L'Aigle et l'Escargot Bourgeois-Guillon (19è siècle)

S'il n'est pas de petite haine,
(On connaît les débats de l'aigle et l'escarbot)
Il n'est pas de petits bienfaits. Lorsque, sans peine,
Riches et grands, vous pouvez, d'un seul mot,
Vous faire aimer, bénir !... Dites-en par centaine.
Dans ses mains un jour un marmot
En tenait un. Eh mais ! il faut qu'ici je dise
Ce qu'il tenait : c'était un escargot ;
Gros limaçon, portant coquille pour chemise.
Depuis une heure au moins le petit polisson
Le tourmente et le tyrannise.
Il va l'écorcher vif en brisant sa maison,
Lassé de lui corner cette vieille bêtise
Que j'aime, quand j'en tiens, même à chanter encor.
L'insecte craignant pis, se démène, déploie
Ses cornes ; eût crié comme quand on se noyé,
S'il l'eût pu ; quand un aigle en l'air passe.

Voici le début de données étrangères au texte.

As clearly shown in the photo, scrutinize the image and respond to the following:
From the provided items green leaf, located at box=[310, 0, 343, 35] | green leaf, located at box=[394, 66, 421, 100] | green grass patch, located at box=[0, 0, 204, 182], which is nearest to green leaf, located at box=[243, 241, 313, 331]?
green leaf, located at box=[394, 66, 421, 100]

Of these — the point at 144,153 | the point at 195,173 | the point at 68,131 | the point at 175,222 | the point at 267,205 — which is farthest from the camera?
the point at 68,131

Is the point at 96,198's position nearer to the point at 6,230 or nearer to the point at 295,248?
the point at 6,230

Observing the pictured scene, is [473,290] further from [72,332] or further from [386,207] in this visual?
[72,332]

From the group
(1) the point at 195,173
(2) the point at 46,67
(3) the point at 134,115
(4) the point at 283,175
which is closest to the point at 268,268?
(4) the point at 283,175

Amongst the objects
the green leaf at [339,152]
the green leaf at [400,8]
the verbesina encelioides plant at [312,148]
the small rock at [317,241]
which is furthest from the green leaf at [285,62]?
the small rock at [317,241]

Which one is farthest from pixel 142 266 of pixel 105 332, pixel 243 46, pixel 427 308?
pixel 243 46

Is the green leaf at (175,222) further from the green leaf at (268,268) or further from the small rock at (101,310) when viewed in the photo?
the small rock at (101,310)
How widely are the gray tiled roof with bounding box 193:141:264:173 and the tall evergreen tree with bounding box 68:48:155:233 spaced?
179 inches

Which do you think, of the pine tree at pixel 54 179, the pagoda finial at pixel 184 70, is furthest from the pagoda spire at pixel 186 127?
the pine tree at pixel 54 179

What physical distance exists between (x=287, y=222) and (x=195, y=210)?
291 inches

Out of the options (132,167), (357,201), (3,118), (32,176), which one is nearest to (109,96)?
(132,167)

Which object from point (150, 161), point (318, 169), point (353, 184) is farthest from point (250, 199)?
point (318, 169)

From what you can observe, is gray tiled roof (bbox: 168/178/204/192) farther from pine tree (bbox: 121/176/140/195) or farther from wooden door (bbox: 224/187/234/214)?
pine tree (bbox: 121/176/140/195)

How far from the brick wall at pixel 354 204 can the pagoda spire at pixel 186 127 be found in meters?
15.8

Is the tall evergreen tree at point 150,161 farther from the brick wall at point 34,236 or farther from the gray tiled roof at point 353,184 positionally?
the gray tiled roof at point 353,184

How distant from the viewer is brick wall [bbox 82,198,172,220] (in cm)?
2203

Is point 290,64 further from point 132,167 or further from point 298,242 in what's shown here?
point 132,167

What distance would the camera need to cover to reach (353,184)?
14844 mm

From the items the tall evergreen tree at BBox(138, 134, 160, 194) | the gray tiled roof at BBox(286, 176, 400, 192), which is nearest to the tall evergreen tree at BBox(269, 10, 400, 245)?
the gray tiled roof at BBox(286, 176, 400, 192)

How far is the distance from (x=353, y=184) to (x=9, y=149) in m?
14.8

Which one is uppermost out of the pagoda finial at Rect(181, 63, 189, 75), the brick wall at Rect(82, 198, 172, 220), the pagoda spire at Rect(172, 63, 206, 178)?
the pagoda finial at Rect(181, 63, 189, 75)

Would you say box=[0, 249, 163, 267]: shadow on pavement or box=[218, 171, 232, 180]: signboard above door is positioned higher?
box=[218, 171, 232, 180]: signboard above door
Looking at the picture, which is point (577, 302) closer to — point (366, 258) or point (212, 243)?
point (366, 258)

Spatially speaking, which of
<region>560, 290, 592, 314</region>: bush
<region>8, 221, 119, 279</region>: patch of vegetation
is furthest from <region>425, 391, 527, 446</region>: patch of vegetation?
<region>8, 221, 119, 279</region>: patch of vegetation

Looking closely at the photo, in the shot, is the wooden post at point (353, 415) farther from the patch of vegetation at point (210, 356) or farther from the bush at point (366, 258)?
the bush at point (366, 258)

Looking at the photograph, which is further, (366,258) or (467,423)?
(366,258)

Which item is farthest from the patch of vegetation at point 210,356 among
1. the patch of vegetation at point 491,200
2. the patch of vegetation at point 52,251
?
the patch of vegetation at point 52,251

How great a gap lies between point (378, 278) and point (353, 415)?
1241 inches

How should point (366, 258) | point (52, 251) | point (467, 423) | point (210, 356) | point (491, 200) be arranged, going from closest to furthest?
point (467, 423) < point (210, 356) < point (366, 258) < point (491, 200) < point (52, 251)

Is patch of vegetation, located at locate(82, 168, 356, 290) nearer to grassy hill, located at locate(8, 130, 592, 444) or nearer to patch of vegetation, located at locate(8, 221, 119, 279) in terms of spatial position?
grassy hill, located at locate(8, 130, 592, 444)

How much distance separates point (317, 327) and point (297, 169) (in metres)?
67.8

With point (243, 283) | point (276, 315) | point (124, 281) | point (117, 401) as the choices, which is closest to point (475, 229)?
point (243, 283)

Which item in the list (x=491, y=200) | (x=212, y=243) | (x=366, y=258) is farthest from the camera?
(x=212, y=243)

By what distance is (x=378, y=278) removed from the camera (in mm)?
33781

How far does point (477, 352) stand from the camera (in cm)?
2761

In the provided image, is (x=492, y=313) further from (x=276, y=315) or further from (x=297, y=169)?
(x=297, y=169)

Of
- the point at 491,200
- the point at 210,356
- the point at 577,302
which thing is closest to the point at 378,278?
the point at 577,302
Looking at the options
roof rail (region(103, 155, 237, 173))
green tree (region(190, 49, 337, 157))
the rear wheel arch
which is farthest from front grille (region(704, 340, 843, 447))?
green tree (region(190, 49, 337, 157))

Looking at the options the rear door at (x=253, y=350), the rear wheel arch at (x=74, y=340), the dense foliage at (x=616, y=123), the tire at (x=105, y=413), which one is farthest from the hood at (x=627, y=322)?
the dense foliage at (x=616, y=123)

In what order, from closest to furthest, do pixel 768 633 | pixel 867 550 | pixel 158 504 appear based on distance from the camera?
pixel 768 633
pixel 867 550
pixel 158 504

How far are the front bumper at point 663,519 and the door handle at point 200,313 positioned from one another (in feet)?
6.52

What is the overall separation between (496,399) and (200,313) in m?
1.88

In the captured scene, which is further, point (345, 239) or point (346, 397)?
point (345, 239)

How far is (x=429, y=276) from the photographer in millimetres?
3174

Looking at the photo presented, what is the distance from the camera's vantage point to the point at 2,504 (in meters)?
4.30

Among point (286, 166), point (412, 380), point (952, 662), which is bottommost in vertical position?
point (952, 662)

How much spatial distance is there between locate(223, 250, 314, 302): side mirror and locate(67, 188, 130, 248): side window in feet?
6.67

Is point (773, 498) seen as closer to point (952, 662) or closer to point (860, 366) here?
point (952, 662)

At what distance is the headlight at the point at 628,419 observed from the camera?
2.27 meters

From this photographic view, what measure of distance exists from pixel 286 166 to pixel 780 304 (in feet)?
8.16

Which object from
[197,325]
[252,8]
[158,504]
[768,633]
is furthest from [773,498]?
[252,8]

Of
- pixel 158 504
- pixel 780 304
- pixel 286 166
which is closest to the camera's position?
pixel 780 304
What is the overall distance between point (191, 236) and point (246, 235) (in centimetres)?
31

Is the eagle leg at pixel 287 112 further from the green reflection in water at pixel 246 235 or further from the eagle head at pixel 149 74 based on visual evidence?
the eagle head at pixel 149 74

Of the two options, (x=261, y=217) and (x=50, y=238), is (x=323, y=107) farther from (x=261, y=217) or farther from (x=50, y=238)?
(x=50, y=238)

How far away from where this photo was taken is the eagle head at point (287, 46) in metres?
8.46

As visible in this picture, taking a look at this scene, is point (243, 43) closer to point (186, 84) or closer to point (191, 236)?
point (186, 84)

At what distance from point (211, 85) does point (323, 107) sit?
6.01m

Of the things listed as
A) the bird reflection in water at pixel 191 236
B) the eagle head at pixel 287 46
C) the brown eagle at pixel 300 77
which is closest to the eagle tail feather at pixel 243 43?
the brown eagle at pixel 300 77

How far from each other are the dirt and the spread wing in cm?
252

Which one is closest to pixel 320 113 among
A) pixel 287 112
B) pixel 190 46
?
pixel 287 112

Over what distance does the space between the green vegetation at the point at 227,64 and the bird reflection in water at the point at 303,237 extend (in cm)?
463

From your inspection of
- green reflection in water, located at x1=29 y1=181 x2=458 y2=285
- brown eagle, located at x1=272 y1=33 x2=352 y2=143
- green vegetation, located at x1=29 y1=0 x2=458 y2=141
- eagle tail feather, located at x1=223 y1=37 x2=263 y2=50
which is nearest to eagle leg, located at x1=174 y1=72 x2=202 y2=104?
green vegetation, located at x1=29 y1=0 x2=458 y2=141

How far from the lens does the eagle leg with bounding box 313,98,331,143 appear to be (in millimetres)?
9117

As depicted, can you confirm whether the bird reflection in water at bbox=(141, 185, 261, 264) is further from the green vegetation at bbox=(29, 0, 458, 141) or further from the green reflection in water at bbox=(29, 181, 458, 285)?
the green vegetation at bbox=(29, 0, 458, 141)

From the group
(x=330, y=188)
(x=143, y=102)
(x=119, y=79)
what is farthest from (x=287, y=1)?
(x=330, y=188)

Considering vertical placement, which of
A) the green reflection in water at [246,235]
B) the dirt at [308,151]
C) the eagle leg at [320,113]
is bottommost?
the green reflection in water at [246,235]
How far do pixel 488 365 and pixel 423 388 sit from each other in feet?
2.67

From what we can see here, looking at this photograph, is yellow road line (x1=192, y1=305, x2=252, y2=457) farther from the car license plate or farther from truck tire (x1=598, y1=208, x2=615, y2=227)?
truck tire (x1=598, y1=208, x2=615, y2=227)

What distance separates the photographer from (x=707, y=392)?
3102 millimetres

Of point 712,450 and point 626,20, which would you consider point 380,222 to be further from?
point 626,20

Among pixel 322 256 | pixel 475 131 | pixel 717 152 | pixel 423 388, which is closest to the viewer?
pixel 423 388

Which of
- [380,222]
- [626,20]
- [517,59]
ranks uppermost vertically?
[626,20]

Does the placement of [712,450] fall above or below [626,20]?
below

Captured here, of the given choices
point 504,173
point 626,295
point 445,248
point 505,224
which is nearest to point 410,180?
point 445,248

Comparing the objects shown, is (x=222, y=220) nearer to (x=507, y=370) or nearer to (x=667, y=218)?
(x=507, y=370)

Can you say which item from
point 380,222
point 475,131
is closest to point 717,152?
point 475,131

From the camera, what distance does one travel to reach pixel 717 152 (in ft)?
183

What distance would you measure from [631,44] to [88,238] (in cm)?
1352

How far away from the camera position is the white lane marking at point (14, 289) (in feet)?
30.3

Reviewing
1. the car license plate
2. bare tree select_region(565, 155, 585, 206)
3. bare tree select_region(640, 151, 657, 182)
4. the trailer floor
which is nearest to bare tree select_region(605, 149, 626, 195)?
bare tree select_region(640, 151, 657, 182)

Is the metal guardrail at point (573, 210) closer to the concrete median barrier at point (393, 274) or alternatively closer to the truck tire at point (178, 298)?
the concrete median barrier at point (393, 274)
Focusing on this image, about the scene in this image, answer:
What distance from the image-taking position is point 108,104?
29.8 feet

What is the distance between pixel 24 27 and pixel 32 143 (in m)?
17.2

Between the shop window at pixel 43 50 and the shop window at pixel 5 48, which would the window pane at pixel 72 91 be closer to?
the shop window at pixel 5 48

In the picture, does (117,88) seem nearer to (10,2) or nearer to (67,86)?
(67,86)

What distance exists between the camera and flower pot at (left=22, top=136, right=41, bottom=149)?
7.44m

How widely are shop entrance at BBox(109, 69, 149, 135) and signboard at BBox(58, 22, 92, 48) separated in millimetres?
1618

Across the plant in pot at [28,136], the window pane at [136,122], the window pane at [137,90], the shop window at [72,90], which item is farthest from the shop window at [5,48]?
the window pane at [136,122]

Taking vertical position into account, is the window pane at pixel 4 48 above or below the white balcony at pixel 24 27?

L'essor
Épouvante l'enfant, l'enfant lâche sa proie.
Vous jugez avec quelle joie
Colimaçon retourne à ses amours !

Et que coûtait à l'aigle un si puissant secours ?
Quoiqu'avec les limas l'aigle ait peu d'habitude,
Colimaçon peut-être, quelques jours,
Lui pourra témoigner toute sa gratitude.